Em uma cerimonia pública de candomblé, os povos de várias casas e
várias vertentes se reúnem para festejar Xangô, se a casa na qual se realiza o
festejo, é de orientação Quêto-Nagô. Se a casa em questão é de orientação Jeje,
por exemplo, o povo pode se reunir para festejar Sobô.
Caso tomemos como base a essência litúrgica original assumida
nominalmente por cada uma das nações citadas, não encontraremos, ao observar as
festividades, as diferenças fundamentais que caracterizariam uma ou outra
liturgia e a diferenciação entre as casas seja tradição Quêto-Nagô ou
Jeje, é uma prática litúrgica idêntica. Não se percebe diferença e, daí, se
evidencia mais uma prova contundente e incontornável do amalgama das duas
tradições em um só contexto Jeje- Nagô aqui na nossa Bahia.
Entretanto, há uma diferença fundamental que passa despercebida e eu gostaria de realçar.

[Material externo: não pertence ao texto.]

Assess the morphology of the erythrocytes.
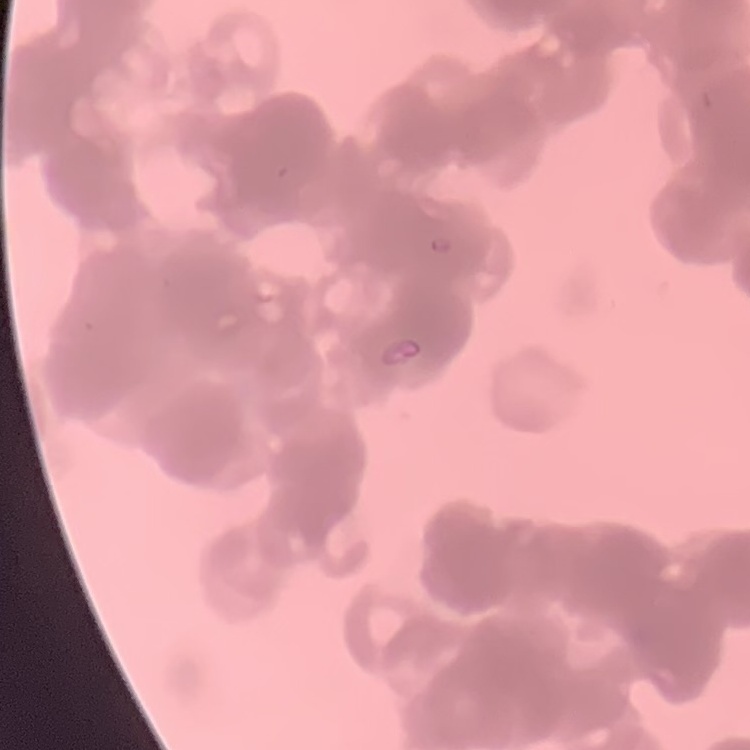
They show rouleaux formation.

Summary:
  - Preparation: thin peripheral smear
  - Image type: square crop of a larger photomicrograph
  - Stain: Field's or GiemsaState which parasite is depicted.
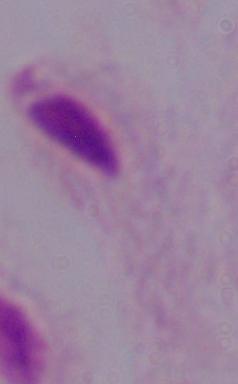
A trichomonad.

modality = photomicrograph
magnification = 1000x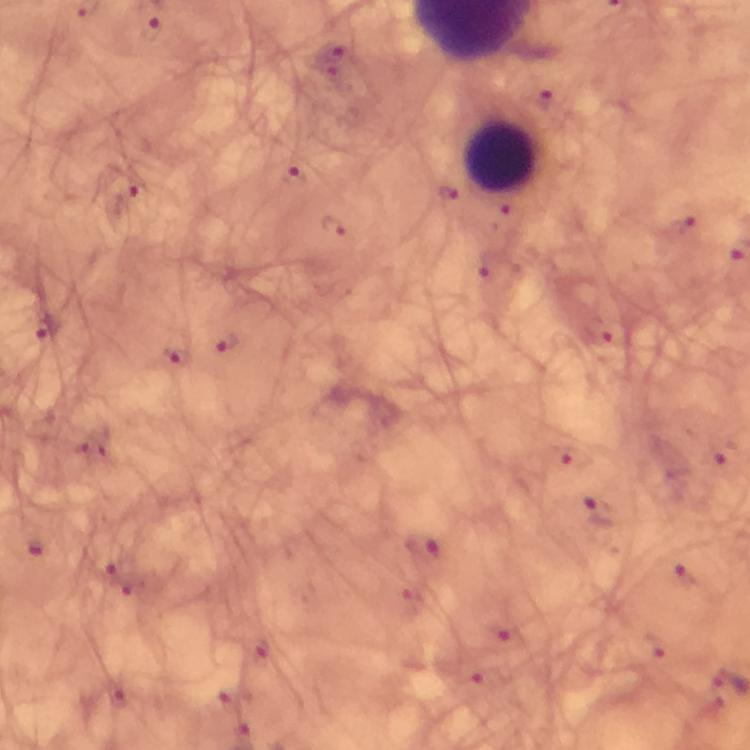

Approximate centers as [x, y] in pixels. Plasmodium parasite locations: [151, 31], [334, 64], [293, 180], [449, 196], [683, 224], [333, 226], [494, 268], [46, 330], [597, 333], [227, 341], [174, 358], [596, 516], [36, 547], [420, 548], [685, 574], [498, 634]. Leukocyte locations: [502, 159]. From a malaria diagnostic workup. 100x magnification. Photographed with a smartphone mounted on the microscope. Immersion oil applied. Thick blood film. Cropped region of a single field of view. Giemsa-stained preparation. Image is 750×750 pixels.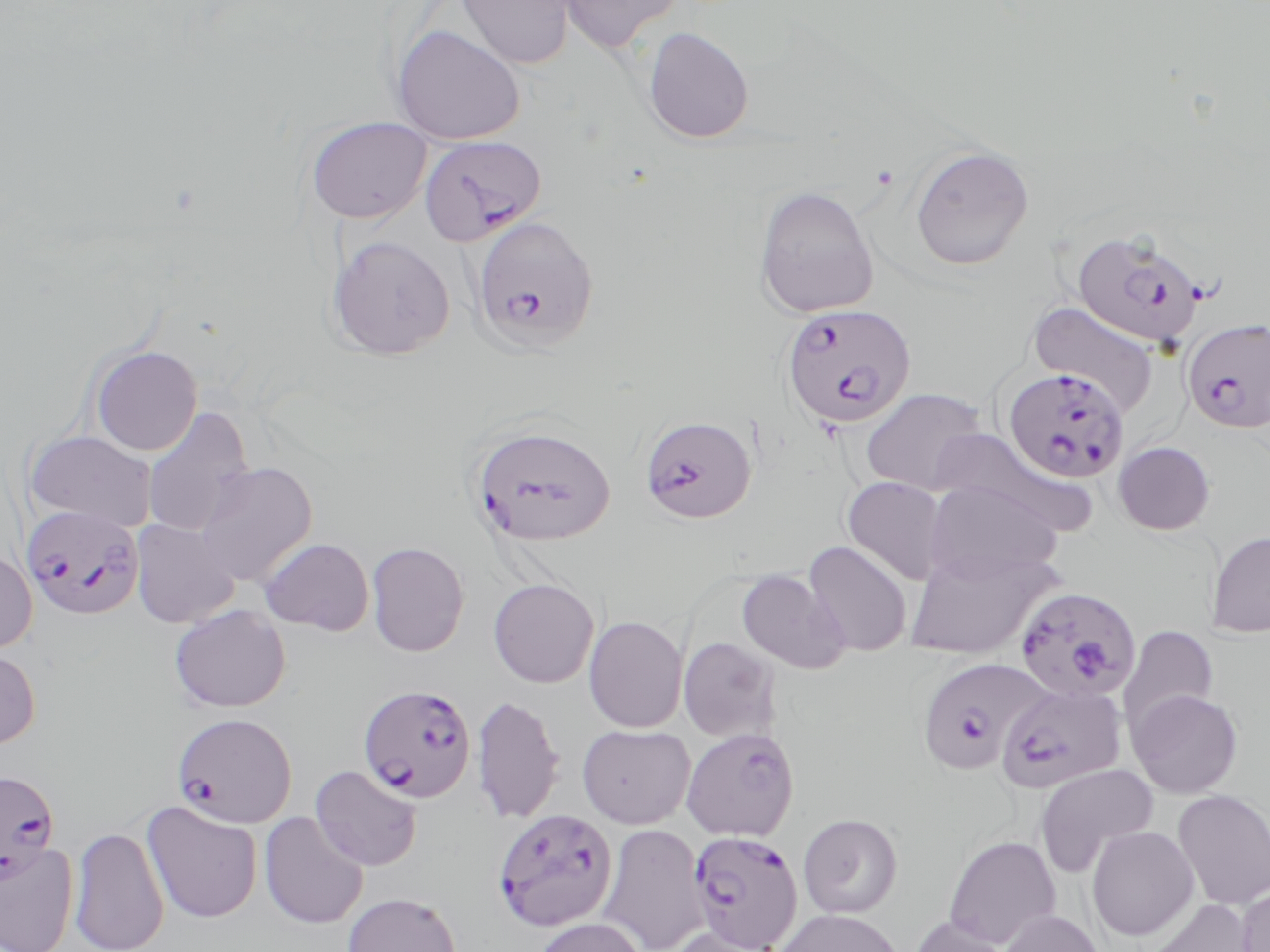

plasmodium_falciparum_infected_red_blood_cell_locations: 'approximate bounding boxes as (x1,y1)-(x2,y2) corner pairs in pixels: (420,135)-(546,246), (470,216)-(599,352), (1072,229)-(1205,349), (780,304)-(916,430), (1182,318)-(1270,433), (1003,368)-(1130,483), (639,414)-(757,523), (470,423)-(616,548), (22,504)-(144,619), (1015,585)-(1148,703), (915,656)-(1048,776), (997,681)-(1127,793), (358,684)-(477,803), (171,712)-(297,828), (680,727)-(799,840), (0,768)-(60,882), (491,809)-(618,932), (687,830)-(803,950)'
slide_level_diagnosis: Plasmodium falciparum
modality: optical microscopy
magnification: 1000x
stain: May-Grünwald-Giemsa
field_of_view: one of a larger specimen
uninfected_red_blood_cell_locations: 'approximate bounding boxes as (x1,y1)-(x2,y2) corner pairs in pixels: (454,0)-(576,70), (557,0)-(684,54), (391,24)-(526,145), (642,26)-(754,144), (305,116)-(432,224), (909,145)-(1034,271), (753,185)-(879,319), (326,234)-(456,360), (1028,301)-(1161,416), (90,345)-(202,455), (859,388)-(989,495), (142,406)-(255,538), (25,431)-(159,532), (1113,441)-(1216,535), (193,461)-(318,587), (842,476)-(949,586), (924,481)-(1063,583), (130,519)-(240,628), (1207,529)-(1270,637), (258,538)-(374,635), (366,541)-(469,657), (803,541)-(912,657), (905,547)-(1056,659), (0,549)-(37,654), (735,568)-(851,674), (488,578)-(599,688), (169,605)-(290,713), (583,616)-(688,733), (1118,624)-(1219,735), (678,637)-(781,742), (0,647)-(40,750), (1128,688)-(1244,799), (471,693)-(565,825), (577,724)-(695,829), (1034,763)-(1159,877), (310,765)-(423,871), (1172,789)-(1270,911), (142,801)-(262,924), (259,812)-(369,930), (798,813)-(902,918), (596,824)-(711,952), (69,826)-(169,951), (1086,826)-(1198,941), (943,834)-(1062,949), (0,841)-(79,952), (1236,884)-(1270,952), (342,892)-(462,952), (1140,897)-(1257,952), (774,908)-(904,952), (999,909)-(1105,952), (908,916)-(1012,952), (535,917)-(645,952), (669,924)-(784,951)'
image_size: 1270×952 pixels
preparation: thin blood filmReport the malaria status of this cell.
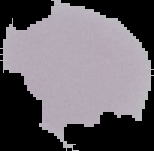

It is uninfected.

{
  "image_type": "cell region segmented out of the field of view; surrounding area masked to black",
  "image_size": "154×151 pixels",
  "preparation": "thin blood smear"
}State the blood parasite species.
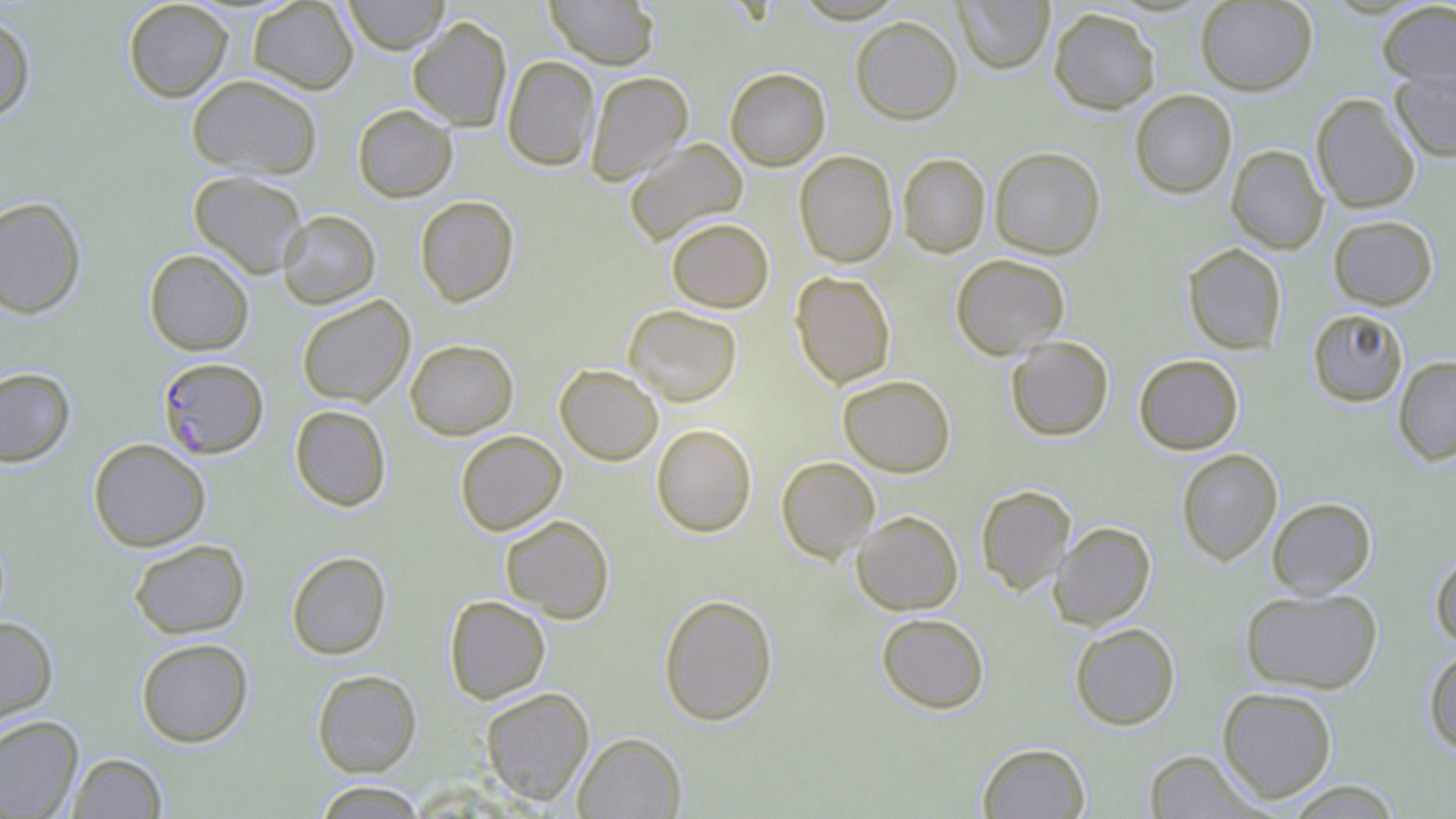

Plasmodium falciparum.

magnification = 1000x
stain = May-Grünwald-Giemsa
image size = 1456×819 pixels
modality = optical microscopy
uninfected red blood cell locations = approximate bounding boxes as named x1/y1/x2/y2 corners in pixels: (x1=123, y1=0, x2=234, y2=102), (x1=343, y1=0, x2=450, y2=55), (x1=544, y1=0, x2=659, y2=69), (x1=792, y1=0, x2=909, y2=23), (x1=953, y1=0, x2=1054, y2=74), (x1=1195, y1=0, x2=1318, y2=95), (x1=248, y1=1, x2=358, y2=94), (x1=1377, y1=2, x2=1456, y2=90), (x1=1049, y1=7, x2=1161, y2=114), (x1=0, y1=10, x2=36, y2=121), (x1=408, y1=16, x2=512, y2=131), (x1=851, y1=17, x2=962, y2=124), (x1=502, y1=55, x2=600, y2=171), (x1=1390, y1=65, x2=1456, y2=162), (x1=725, y1=67, x2=830, y2=171), (x1=585, y1=71, x2=693, y2=186), (x1=186, y1=73, x2=323, y2=180), (x1=1130, y1=90, x2=1237, y2=199), (x1=1311, y1=94, x2=1421, y2=214), (x1=352, y1=104, x2=458, y2=203), (x1=624, y1=138, x2=748, y2=246), (x1=1226, y1=145, x2=1328, y2=254), (x1=989, y1=146, x2=1106, y2=259), (x1=793, y1=151, x2=898, y2=267), (x1=897, y1=153, x2=990, y2=257), (x1=189, y1=171, x2=308, y2=278), (x1=415, y1=195, x2=519, y2=307), (x1=0, y1=196, x2=87, y2=319), (x1=277, y1=209, x2=381, y2=309), (x1=1328, y1=215, x2=1438, y2=310), (x1=666, y1=217, x2=774, y2=313), (x1=1182, y1=243, x2=1287, y2=354), (x1=144, y1=249, x2=254, y2=355), (x1=951, y1=254, x2=1070, y2=359), (x1=789, y1=271, x2=896, y2=388), (x1=296, y1=295, x2=415, y2=407), (x1=624, y1=304, x2=742, y2=407), (x1=1307, y1=308, x2=1408, y2=407), (x1=1005, y1=336, x2=1114, y2=441), (x1=405, y1=339, x2=518, y2=439), (x1=1133, y1=354, x2=1244, y2=455), (x1=1393, y1=356, x2=1456, y2=465), (x1=554, y1=364, x2=664, y2=465), (x1=0, y1=366, x2=76, y2=467), (x1=838, y1=375, x2=955, y2=476), (x1=289, y1=405, x2=392, y2=511), (x1=652, y1=424, x2=757, y2=537), (x1=455, y1=430, x2=567, y2=535), (x1=88, y1=438, x2=211, y2=552), (x1=1176, y1=448, x2=1282, y2=565), (x1=776, y1=456, x2=879, y2=562), (x1=975, y1=484, x2=1075, y2=595), (x1=1266, y1=497, x2=1376, y2=597), (x1=851, y1=510, x2=963, y2=615), (x1=500, y1=514, x2=614, y2=623), (x1=1049, y1=521, x2=1155, y2=630), (x1=128, y1=539, x2=250, y2=639), (x1=1430, y1=550, x2=1456, y2=650), (x1=287, y1=551, x2=391, y2=659), (x1=1240, y1=587, x2=1383, y2=694), (x1=658, y1=593, x2=778, y2=726), (x1=444, y1=595, x2=550, y2=704), (x1=876, y1=613, x2=990, y2=713), (x1=0, y1=615, x2=58, y2=727), (x1=1069, y1=622, x2=1180, y2=730), (x1=136, y1=638, x2=254, y2=747), (x1=1423, y1=649, x2=1456, y2=755), (x1=312, y1=669, x2=422, y2=777), (x1=1217, y1=686, x2=1338, y2=803), (x1=480, y1=687, x2=594, y2=805), (x1=0, y1=715, x2=84, y2=819), (x1=572, y1=732, x2=687, y2=818), (x1=977, y1=742, x2=1090, y2=819), (x1=1143, y1=749, x2=1266, y2=818), (x1=66, y1=752, x2=168, y2=818), (x1=1285, y1=780, x2=1402, y2=818), (x1=312, y1=781, x2=429, y2=818)
preparation = thin blood smear
field of view = one of a larger specimen
Plasmodium falciparum-infected red blood cell locations = approximate bounding boxes as named x1/y1/x2/y2 corners in pixels: (x1=158, y1=357, x2=268, y2=459)Identify the blood parasite species.
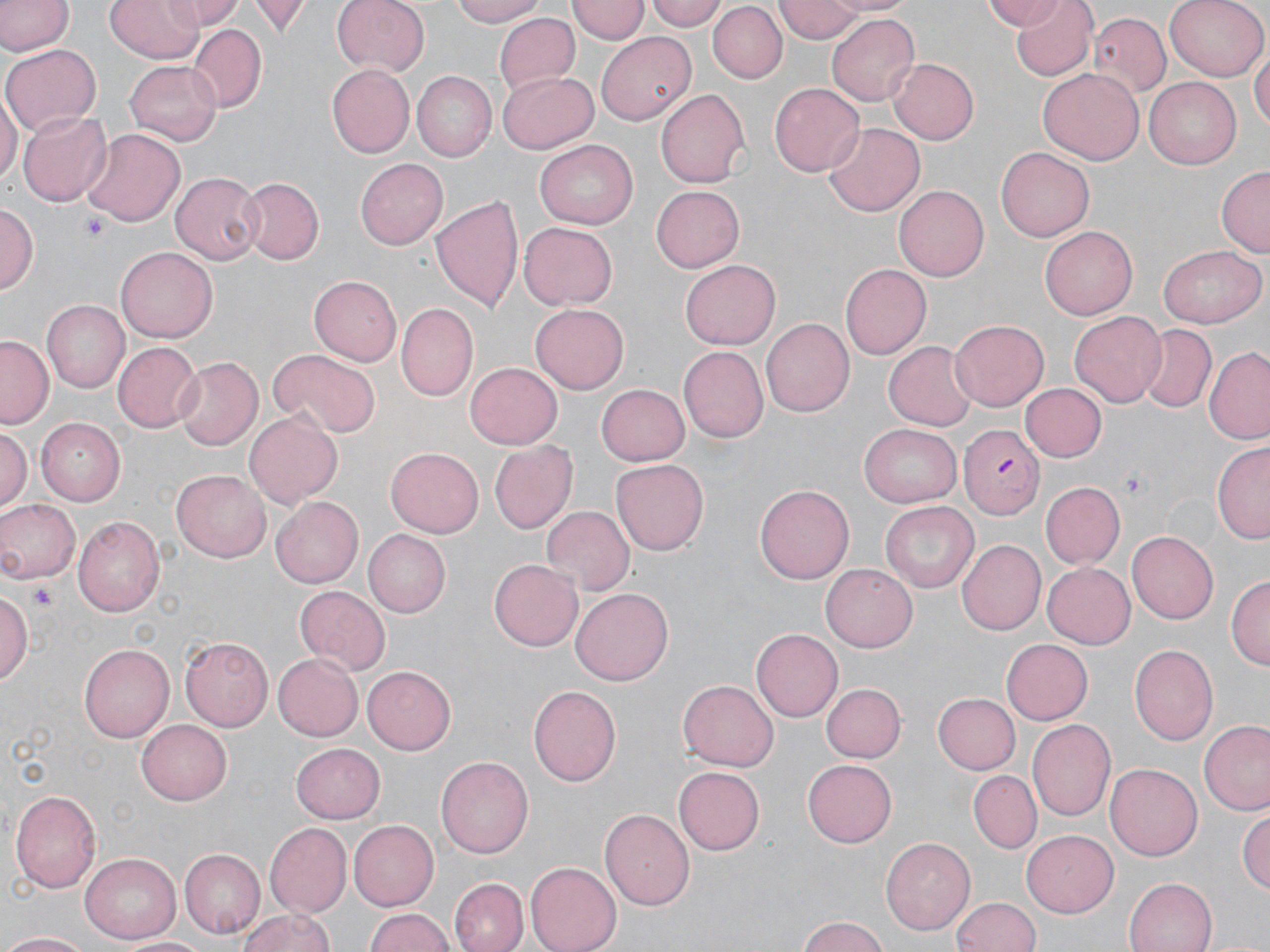

Plasmodium falciparum.

magnification = 1000x
image size = 1270×952 pixels
uninfected red blood cell locations = approximate bounding boxes as named x1/y1/x2/y2 corners in pixels: (x1=0, y1=0, x2=70, y2=56), (x1=105, y1=0, x2=203, y2=62), (x1=165, y1=0, x2=239, y2=31), (x1=250, y1=0, x2=308, y2=36), (x1=330, y1=0, x2=428, y2=74), (x1=450, y1=0, x2=553, y2=26), (x1=647, y1=0, x2=731, y2=31), (x1=820, y1=0, x2=917, y2=17), (x1=981, y1=0, x2=1070, y2=31), (x1=1008, y1=0, x2=1097, y2=81), (x1=1165, y1=0, x2=1269, y2=81), (x1=569, y1=1, x2=648, y2=45), (x1=774, y1=1, x2=864, y2=42), (x1=709, y1=4, x2=786, y2=82), (x1=495, y1=12, x2=580, y2=95), (x1=828, y1=13, x2=922, y2=107), (x1=1090, y1=13, x2=1173, y2=99), (x1=188, y1=25, x2=267, y2=111), (x1=597, y1=33, x2=698, y2=126), (x1=1251, y1=42, x2=1269, y2=138), (x1=3, y1=43, x2=99, y2=136), (x1=890, y1=57, x2=978, y2=144), (x1=126, y1=59, x2=222, y2=145), (x1=327, y1=65, x2=414, y2=156), (x1=1038, y1=68, x2=1143, y2=164), (x1=497, y1=72, x2=599, y2=154), (x1=410, y1=73, x2=495, y2=162), (x1=1146, y1=77, x2=1240, y2=168), (x1=769, y1=82, x2=865, y2=176), (x1=656, y1=87, x2=751, y2=190), (x1=0, y1=89, x2=19, y2=190), (x1=17, y1=110, x2=112, y2=205), (x1=822, y1=122, x2=927, y2=217), (x1=82, y1=127, x2=185, y2=225), (x1=535, y1=139, x2=640, y2=229), (x1=995, y1=145, x2=1094, y2=242), (x1=356, y1=157, x2=449, y2=249), (x1=1216, y1=165, x2=1270, y2=258), (x1=169, y1=171, x2=263, y2=265), (x1=237, y1=176, x2=323, y2=265), (x1=649, y1=184, x2=743, y2=274), (x1=895, y1=184, x2=989, y2=282), (x1=432, y1=196, x2=524, y2=314), (x1=0, y1=203, x2=37, y2=296), (x1=517, y1=223, x2=617, y2=310), (x1=1040, y1=226, x2=1137, y2=319), (x1=1158, y1=245, x2=1266, y2=329), (x1=115, y1=247, x2=216, y2=343), (x1=679, y1=260, x2=781, y2=349), (x1=839, y1=264, x2=931, y2=360), (x1=310, y1=275, x2=403, y2=365), (x1=41, y1=298, x2=130, y2=391), (x1=531, y1=303, x2=630, y2=393), (x1=396, y1=304, x2=478, y2=401), (x1=1070, y1=311, x2=1167, y2=408), (x1=761, y1=317, x2=853, y2=417), (x1=949, y1=319, x2=1050, y2=410), (x1=1138, y1=326, x2=1215, y2=412), (x1=0, y1=335, x2=54, y2=429), (x1=884, y1=340, x2=977, y2=431), (x1=112, y1=341, x2=201, y2=433), (x1=678, y1=345, x2=767, y2=443), (x1=1204, y1=347, x2=1270, y2=445), (x1=269, y1=350, x2=378, y2=440), (x1=173, y1=357, x2=263, y2=452), (x1=465, y1=361, x2=562, y2=449), (x1=595, y1=384, x2=689, y2=465), (x1=1020, y1=384, x2=1107, y2=462), (x1=245, y1=409, x2=342, y2=507), (x1=37, y1=418, x2=127, y2=506), (x1=861, y1=423, x2=962, y2=505), (x1=1, y1=424, x2=31, y2=509), (x1=488, y1=440, x2=578, y2=535), (x1=1212, y1=442, x2=1270, y2=544), (x1=386, y1=445, x2=483, y2=535), (x1=612, y1=457, x2=707, y2=550), (x1=173, y1=468, x2=274, y2=561), (x1=1042, y1=482, x2=1125, y2=567), (x1=755, y1=484, x2=851, y2=585), (x1=271, y1=496, x2=366, y2=589), (x1=0, y1=498, x2=81, y2=583), (x1=880, y1=501, x2=978, y2=593), (x1=542, y1=506, x2=634, y2=594), (x1=74, y1=517, x2=165, y2=617), (x1=363, y1=529, x2=450, y2=617), (x1=1128, y1=530, x2=1221, y2=623), (x1=957, y1=539, x2=1045, y2=635), (x1=489, y1=558, x2=583, y2=651), (x1=1044, y1=562, x2=1135, y2=649), (x1=821, y1=563, x2=917, y2=651), (x1=1227, y1=574, x2=1269, y2=670), (x1=295, y1=586, x2=390, y2=671), (x1=571, y1=588, x2=674, y2=685), (x1=0, y1=591, x2=33, y2=689), (x1=752, y1=628, x2=843, y2=722), (x1=179, y1=635, x2=273, y2=731), (x1=1002, y1=639, x2=1093, y2=723), (x1=80, y1=643, x2=178, y2=742), (x1=1129, y1=644, x2=1217, y2=744), (x1=273, y1=652, x2=363, y2=741), (x1=361, y1=666, x2=457, y2=754), (x1=676, y1=680, x2=778, y2=772), (x1=820, y1=682, x2=905, y2=762), (x1=528, y1=685, x2=623, y2=786), (x1=932, y1=692, x2=1020, y2=775), (x1=136, y1=718, x2=232, y2=804), (x1=1027, y1=718, x2=1117, y2=824), (x1=1200, y1=721, x2=1270, y2=816), (x1=293, y1=740, x2=386, y2=821), (x1=436, y1=755, x2=533, y2=859), (x1=801, y1=759, x2=896, y2=847), (x1=1105, y1=761, x2=1201, y2=859), (x1=675, y1=766, x2=765, y2=855), (x1=968, y1=771, x2=1043, y2=854), (x1=10, y1=788, x2=102, y2=893), (x1=1240, y1=807, x2=1270, y2=897), (x1=600, y1=809, x2=695, y2=910), (x1=345, y1=818, x2=439, y2=911), (x1=265, y1=822, x2=352, y2=918), (x1=1023, y1=828, x2=1119, y2=914), (x1=881, y1=838, x2=974, y2=935), (x1=179, y1=848, x2=264, y2=937), (x1=81, y1=854, x2=181, y2=943), (x1=526, y1=863, x2=620, y2=952), (x1=450, y1=876, x2=527, y2=952), (x1=1126, y1=876, x2=1217, y2=952), (x1=949, y1=897, x2=1044, y2=951), (x1=235, y1=907, x2=338, y2=952), (x1=364, y1=907, x2=455, y2=952), (x1=796, y1=916, x2=890, y2=951), (x1=1, y1=931, x2=93, y2=951), (x1=123, y1=935, x2=211, y2=952)
platelet locations = approximate bounding boxes as named x1/y1/x2/y2 corners in pixels: (x1=81, y1=213, x2=110, y2=241), (x1=1118, y1=469, x2=1149, y2=495), (x1=27, y1=579, x2=57, y2=609)
preparation = thin blood smear
stain = May-Grünwald-Giemsa
Plasmodium falciparum-infected red blood cell locations = approximate bounding boxes as named x1/y1/x2/y2 corners in pixels: (x1=961, y1=426, x2=1045, y2=517)
field of view = one of a larger specimen
modality = light microscopyReport the malaria status of this cell.
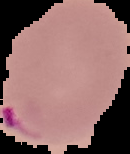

No Quêto-Nagô, com base profunda e
indiscutível na sua excelente Liturgia a comunidade em cântico e oração, pede
distância do fogo de Xangô, e isso fica muito claro em dos mais destacados
cânticos de louvor, entoado nas cerimonias públicas. Vejamos o que diz o
cântico:
Má iná iná
Iná iná.
Ọba Kòso
Má iná iná
Traução
Não nos mande fogo,
Oh, Rei de Kosô
No Jeje, ao contrário, os devotos convidam o fogo para dentro do Templo.
Um dos mais expressivos exemplos dessa diferença é a Festa da Fogueira,
ou como dizemos em língua fòn [fɔngbè]
Zogodé que
significa “o Fogo Pleno Desce a Terra”.
Para os Jeje, o fogo
é um dos elementos da dinâmica da multiplicação da vida segundo a cosmogonia jeje, na sua plenitude e na sua promessa
de continuidade da vida, o cântico que recebe a entrada triunfal do Vodun, anuncia, na Voz do Solista [Kútó] achegada desse fogo, trazido pelo Vodun vivo.
Zogodê ê Zogodê
Ê Zogodê Ê Zogodê
Aklunó Zô náá sin bê wê
Aklunó Zô náá sin bê wê
Ê Zogodê Ê Zogodê
Aklunó Zô náá sin bê wê
Aklunó Zô náá sin bê wê
Naturalmente,
que esse texto musical repetido por todos os presentes é a forma confortável
para nós falantes do Português. O mesmo texto escrito na língua original, ou
seja, o texto fòn, seria o seguinte:
Zogɔ̆ d’ɛ́ , É Zogɔ̆ d’ɛ́
É Zogɔ̆ d’ɛ́, É Zogɔ̆ d’ɛ́
Aklúnɔ̀ Zo náá sìn gbè wĕ
Aklúnɔ̀ Zo náá sìn gbè wĕ
Os versos desse
cântico dizem:
Zogodê = O Fogo Pleno Desce a Terra
Ele desce a Terra, Ele desce a Terra
O Senhor (do) Fogo vem líquido e visível.
O Senhor (do) Fogo vem líquido e visível
Gbè Wĕ (Gbè Wè Wĕ) = Ser branco, ser claro, ser (se tornar) visivel.
Essas são algumas das diferenças que passam despercebidas devido a ausencia de uma escolaridade litúrgica. Vamos estudar para promover a prática desses resgates.